## Required action
For this exercise, repeat every line of the material exactly.

## Data provided
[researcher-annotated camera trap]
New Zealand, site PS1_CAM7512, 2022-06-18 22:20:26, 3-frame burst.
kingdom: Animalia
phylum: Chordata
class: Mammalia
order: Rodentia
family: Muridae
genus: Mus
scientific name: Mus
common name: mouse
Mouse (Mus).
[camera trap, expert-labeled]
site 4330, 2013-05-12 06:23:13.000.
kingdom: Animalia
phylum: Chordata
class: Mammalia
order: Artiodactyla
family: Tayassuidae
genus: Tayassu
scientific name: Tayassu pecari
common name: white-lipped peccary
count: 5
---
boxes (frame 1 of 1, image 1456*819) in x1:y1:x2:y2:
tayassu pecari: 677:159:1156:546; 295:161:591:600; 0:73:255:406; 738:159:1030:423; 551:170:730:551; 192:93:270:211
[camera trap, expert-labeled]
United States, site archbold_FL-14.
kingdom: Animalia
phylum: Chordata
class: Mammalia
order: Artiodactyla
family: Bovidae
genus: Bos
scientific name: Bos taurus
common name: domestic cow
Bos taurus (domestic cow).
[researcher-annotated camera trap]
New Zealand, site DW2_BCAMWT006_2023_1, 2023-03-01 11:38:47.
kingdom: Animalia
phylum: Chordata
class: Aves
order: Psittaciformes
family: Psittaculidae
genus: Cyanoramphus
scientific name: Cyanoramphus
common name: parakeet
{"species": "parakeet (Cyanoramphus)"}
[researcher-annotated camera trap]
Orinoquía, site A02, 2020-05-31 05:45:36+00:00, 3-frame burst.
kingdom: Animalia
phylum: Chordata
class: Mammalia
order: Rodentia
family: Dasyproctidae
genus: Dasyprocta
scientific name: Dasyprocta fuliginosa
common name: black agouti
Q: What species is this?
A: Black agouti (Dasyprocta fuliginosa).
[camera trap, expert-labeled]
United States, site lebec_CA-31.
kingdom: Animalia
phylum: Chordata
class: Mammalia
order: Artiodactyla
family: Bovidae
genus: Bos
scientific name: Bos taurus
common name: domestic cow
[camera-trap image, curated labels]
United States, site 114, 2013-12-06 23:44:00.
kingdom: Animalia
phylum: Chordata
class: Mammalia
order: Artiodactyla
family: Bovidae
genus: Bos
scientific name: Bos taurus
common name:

## Expected answer
[researcher-annotated camera trap]
New Zealand, site PS1_CAM7512, 2022-06-18 22:20:26, 3-frame burst.
kingdom: Animalia
phylum: Chordata
class: Mammalia
order: Rodentia
family: Muridae
genus: Mus
scientific name: Mus
common name: mouse
Mouse (Mus).
[camera trap, expert-labeled]
site 4330, 2013-05-12 06:23:13.000.
kingdom: Animalia
phylum: Chordata
class: Mammalia
order: Artiodactyla
family: Tayassuidae
genus: Tayassu
scientific name: Tayassu pecari
common name: white-lipped peccary
count: 5
---
boxes (frame 1 of 1, image 1456*819) in x1:y1:x2:y2:
tayassu pecari: 677:159:1156:546; 295:161:591:600; 0:73:255:406; 738:159:1030:423; 551:170:730:551; 192:93:270:211
[camera trap, expert-labeled]
United States, site archbold_FL-14.
kingdom: Animalia
phylum: Chordata
class: Mammalia
order: Artiodactyla
family: Bovidae
genus: Bos
scientific name: Bos taurus
common name: domestic cow
Bos taurus (domestic cow).
[researcher-annotated camera trap]
New Zealand, site DW2_BCAMWT006_2023_1, 2023-03-01 11:38:47.
kingdom: Animalia
phylum: Chordata
class: Aves
order: Psittaciformes
family: Psittaculidae
genus: Cyanoramphus
scientific name: Cyanoramphus
common name: parakeet
{"species": "parakeet (Cyanoramphus)"}
[researcher-annotated camera trap]
Orinoquía, site A02, 2020-05-31 05:45:36+00:00, 3-frame burst.
kingdom: Animalia
phylum: Chordata
class: Mammalia
order: Rodentia
family: Dasyproctidae
genus: Dasyprocta
scientific name: Dasyprocta fuliginosa
common name: black agouti
Q: What species is this?
A: Black agouti (Dasyprocta fuliginosa).
[camera trap, expert-labeled]
United States, site lebec_CA-31.
kingdom: Animalia
phylum: Chordata
class: Mammalia
order: Artiodactyla
family: Bovidae
genus: Bos
scientific name: Bos taurus
common name: domestic cow
[camera-trap image, curated labels]
United States, site 114, 2013-12-06 23:44:00.
kingdom: Animalia
phylum: Chordata
class: Mammalia
order: Artiodactyla
family: Bovidae
genus: Bos
scientific name: Bos taurus
common name:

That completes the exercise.